Salem, especially that part including Hamlin, had very few houses prior to 1837, the year the stone house was built. 

 

Aaron Morgan came to Salem prior to 1838, perhaps about 1836.  He lived for a time in the log house near the Spangenberg spring, until the Stone House was completed.  An old barn he built near the log house was later moved to the Stone House property, where it stood.  The Stone House took about one year to build and most all the stone used in its construction was quarried at the Morgan Hill quarry, about two miles  north of Hamlin on the Easton and Belmont Turnpike.  The stone was transported to the site by ox teams.  The masons were Arthur, Ruben and James Megargle.  The house contained a store and millinery in the front room and in later years a real estate office until its end in the 1990’s, when it made room for the parking lot for CVS Pharmacy.

 

The Hamlin Hotel was built by Oliver Hamlin in 1816.  Located just north of the 1850 Weston building on Route 191 and houses Luke’s bar.  It’s considered the oldest existing building in Hamlin.

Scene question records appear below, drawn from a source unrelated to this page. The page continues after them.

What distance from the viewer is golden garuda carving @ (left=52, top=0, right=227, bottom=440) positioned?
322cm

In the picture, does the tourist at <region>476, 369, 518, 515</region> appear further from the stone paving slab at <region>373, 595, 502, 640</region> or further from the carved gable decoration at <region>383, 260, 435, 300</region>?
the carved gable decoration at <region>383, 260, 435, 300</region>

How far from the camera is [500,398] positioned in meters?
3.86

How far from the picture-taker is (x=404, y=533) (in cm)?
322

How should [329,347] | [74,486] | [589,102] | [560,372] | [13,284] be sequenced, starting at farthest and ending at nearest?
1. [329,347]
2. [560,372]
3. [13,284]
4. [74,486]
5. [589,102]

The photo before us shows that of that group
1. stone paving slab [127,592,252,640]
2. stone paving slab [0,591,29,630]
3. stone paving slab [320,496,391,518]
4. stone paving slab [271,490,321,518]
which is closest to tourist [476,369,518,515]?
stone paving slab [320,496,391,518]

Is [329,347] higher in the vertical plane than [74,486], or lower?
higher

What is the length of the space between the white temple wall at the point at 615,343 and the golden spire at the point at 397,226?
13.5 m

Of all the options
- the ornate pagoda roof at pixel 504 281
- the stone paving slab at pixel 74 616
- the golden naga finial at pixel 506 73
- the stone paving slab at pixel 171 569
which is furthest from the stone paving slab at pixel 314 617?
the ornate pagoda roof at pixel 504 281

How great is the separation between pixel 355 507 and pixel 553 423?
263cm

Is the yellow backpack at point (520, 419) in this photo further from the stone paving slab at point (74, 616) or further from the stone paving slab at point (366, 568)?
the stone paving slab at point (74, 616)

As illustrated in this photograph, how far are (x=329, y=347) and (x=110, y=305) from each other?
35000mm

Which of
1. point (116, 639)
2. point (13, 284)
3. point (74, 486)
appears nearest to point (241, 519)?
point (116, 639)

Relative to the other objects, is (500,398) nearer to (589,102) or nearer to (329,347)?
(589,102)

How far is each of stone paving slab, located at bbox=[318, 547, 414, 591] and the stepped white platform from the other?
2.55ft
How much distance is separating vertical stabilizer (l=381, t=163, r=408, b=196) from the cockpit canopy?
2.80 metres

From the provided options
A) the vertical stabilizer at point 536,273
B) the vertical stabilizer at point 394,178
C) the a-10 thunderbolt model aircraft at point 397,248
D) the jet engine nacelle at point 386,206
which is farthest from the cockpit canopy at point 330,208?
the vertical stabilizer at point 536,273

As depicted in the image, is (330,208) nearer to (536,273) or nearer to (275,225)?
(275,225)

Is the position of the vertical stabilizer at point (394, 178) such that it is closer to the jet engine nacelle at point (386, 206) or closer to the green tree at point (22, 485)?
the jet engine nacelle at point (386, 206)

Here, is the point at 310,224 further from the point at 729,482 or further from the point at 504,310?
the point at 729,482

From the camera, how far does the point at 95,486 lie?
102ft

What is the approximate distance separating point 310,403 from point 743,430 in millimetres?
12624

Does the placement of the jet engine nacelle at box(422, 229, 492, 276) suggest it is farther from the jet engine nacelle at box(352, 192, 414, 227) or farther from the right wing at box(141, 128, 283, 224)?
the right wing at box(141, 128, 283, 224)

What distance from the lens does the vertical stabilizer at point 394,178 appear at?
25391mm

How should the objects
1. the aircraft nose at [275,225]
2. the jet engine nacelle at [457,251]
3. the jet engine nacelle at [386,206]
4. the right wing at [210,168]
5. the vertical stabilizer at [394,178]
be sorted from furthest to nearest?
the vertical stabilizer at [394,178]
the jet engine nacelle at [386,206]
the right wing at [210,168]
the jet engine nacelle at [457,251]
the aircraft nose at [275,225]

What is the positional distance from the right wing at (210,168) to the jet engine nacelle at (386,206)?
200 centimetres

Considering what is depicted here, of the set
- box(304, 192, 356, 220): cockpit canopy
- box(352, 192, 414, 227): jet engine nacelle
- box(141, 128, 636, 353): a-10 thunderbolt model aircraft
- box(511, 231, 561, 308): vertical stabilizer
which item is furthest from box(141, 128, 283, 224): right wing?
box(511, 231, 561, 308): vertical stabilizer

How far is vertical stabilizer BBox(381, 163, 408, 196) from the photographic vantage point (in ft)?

Oliver Hamlin then built the Hamlin House in 1817 next to the hotel.  In 1876, it was moved to its present location on Route 590, opposite the Texaco (now Locklin’s) station, to make way for Oliver’s son Butler Hamlin to build the existing Victorian house on Route 191.  The original Hamlin House was owned by Laura Chapman and sold by her estate.

 

The Olver and Hawthorne Store was built in 1816, the new store was built by Luther Weston in 1850.  The 1816 store was later attached to the Polley house and was the oldest structure in Hamlin until it was torn down in 2001. The Olver and Hawthorne store occupied Weston’s building, which stands on the corner.  The front part of the building was torn down in February 2009 to make room for the parking lot for the new Rite Aid.

 

The Wolf  House used to sit on the southeast corner of Hamlin.  Henry Herman built a hotel and bar in 1817 here; later it became the Walker House, which was torn down in 1904 to build the Queen Anne style Wolf House.  The Wolf House was torn down in 1997 to make room for the Jack Williams Tire Company.

 

The old Hamlin diner was built on the corner (where present day Pennstar resides) in 1948.  The diner was removed in 1985 when the present Hamlin Diner was built, east of the corners on Route 590.